In any case, this event, coupled with the increasingly bitter policy of the Ministry, as the students learned about from the Daily Prophet and letters from their parents, created some kind of pre-stormy mood in Hogwarts. Most of the students walked around gloomy and thoughtful - no one really knew what was happening, but everyone felt that something should happen. Exams somehow faded into the background - the professors freaked out even more because of this. And "something" happened. Dean's words about Dumbledore resonated in some strange way. On Friday morning, before the Potions exam, the entire school read about Albus Dumbledore's removal as chairman of the Wizengamot and "all sorts of committees." The principal was not at the teaching table. "You know, Harry," Hermione admitted to me, "something I don't feel right about."
I couldn't even be glad that the questions were relatively easy - it was as if something cold and vile had settled inside me, which constantly pushed me to the same thought - everything around was collapsing, collapsing, collapsing...
It was as if the domino principle worked - the bones, clinging to one another, fell, causing an avalanche that could no longer be stopped. The anticipation of the culmination of this whole crazy year, something terrible and unknown, did not let me go, and I more and more retreated into myself. The days seemed gray despite the June sun, and I spent my nights among empty black dreams. Only Lou did not succumb to the general sullenness.
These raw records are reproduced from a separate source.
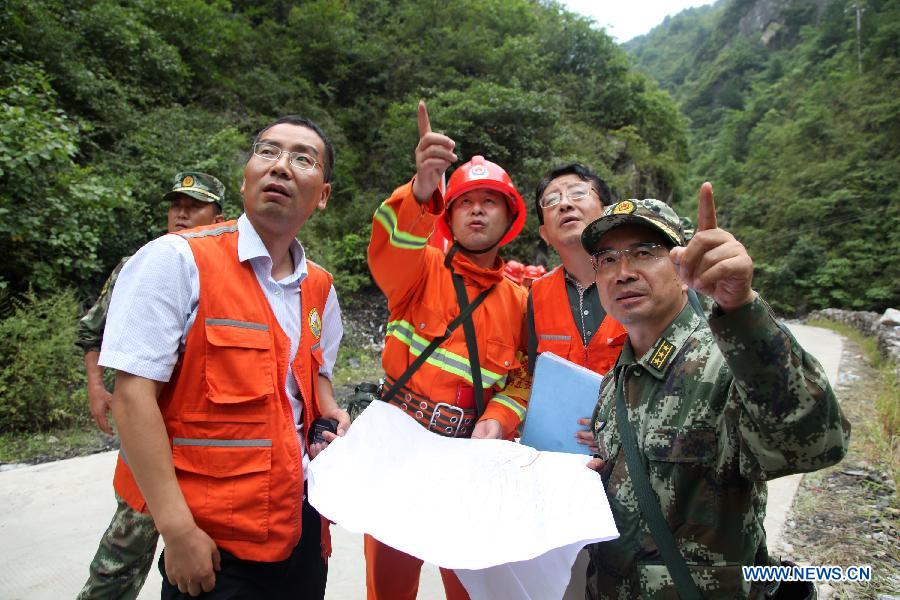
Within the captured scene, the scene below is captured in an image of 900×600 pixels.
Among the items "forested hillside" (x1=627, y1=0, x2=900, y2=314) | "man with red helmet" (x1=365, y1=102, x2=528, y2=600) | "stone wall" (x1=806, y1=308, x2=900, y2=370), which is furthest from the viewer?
"forested hillside" (x1=627, y1=0, x2=900, y2=314)

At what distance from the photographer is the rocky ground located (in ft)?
7.88

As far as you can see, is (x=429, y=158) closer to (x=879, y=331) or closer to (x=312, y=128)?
(x=312, y=128)

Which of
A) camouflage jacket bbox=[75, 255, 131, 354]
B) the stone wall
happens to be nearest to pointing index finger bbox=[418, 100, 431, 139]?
camouflage jacket bbox=[75, 255, 131, 354]

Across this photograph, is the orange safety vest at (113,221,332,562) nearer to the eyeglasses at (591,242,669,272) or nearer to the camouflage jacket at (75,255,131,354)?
the eyeglasses at (591,242,669,272)

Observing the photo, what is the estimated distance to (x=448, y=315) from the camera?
2045 mm

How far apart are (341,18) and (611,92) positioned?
904cm

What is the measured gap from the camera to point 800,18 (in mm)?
48344

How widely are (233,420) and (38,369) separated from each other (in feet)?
15.3

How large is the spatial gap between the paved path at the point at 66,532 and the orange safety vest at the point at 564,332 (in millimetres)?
1489

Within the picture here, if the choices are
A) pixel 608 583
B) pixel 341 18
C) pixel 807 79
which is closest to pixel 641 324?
pixel 608 583

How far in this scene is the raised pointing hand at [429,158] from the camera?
1.68 meters

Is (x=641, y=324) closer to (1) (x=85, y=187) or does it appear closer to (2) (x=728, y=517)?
(2) (x=728, y=517)

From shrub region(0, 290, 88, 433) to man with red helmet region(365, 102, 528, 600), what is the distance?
13.9 feet

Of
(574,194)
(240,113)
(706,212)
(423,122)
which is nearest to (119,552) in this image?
(423,122)
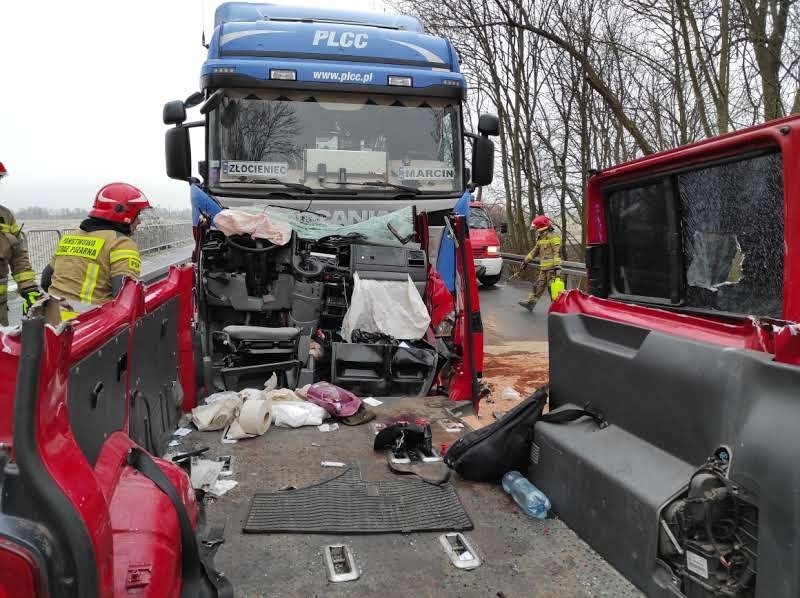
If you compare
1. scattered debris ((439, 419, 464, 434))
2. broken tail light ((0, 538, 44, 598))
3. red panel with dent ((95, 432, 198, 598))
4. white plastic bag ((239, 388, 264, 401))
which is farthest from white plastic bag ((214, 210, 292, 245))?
broken tail light ((0, 538, 44, 598))

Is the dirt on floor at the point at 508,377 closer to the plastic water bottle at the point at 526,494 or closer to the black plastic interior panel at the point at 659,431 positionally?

"Everything will be fine, you'll see," she assured me, "I firmly believe in it. But here my faith let me down."
It happened on a Saturday evening after dinner. I was urgently called to McGonogall. With bad premonitions, I went to her office, thinking about where the headmaster had mysteriously disappeared from the school again. Yesterday, closer to dinner, I saw him - I met him in the corridor. He was in a hurry somewhere, but managed to give me an encouraging smile, and then it turned out that I was the last one who saw him at Hogwarts before his next urgent departure. What was worse was that practically at the door of our deputy director, I met my best friend. We stared at each other for a minute, until Pat said:
"I don't like such coincidences."
We collected our thoughts and knocked. McGonogall's tense voice gave permission to enter, which we did. The face of our Professor of Metamorphosis expressed the readiness of a lioness before a mortal battle. She stood near the table, proudly straightening up to her full basketball height, arms folded on her chest, but she was looking not at us, but at another person who was in the room. He was identified as the Minister for Magic, Cornelius Fudge.
"Hi," Pat said softly, but no one paid any attention to us.
"Mr. Minister," McGonogall said in a ringing voice, "you appeared and announced that Albus Dumbledore had been removed from his post as Headmaster of Hogwarts..."
"And I would also like to know where he is at this moment in time!" Fudge put in.
"And I would like to know why you need these children?!" McGonogall exclaimed indignantly.
"Children? snorted the Minister of Magic contemptuously. I have received information that these students have illegally become Animagus!"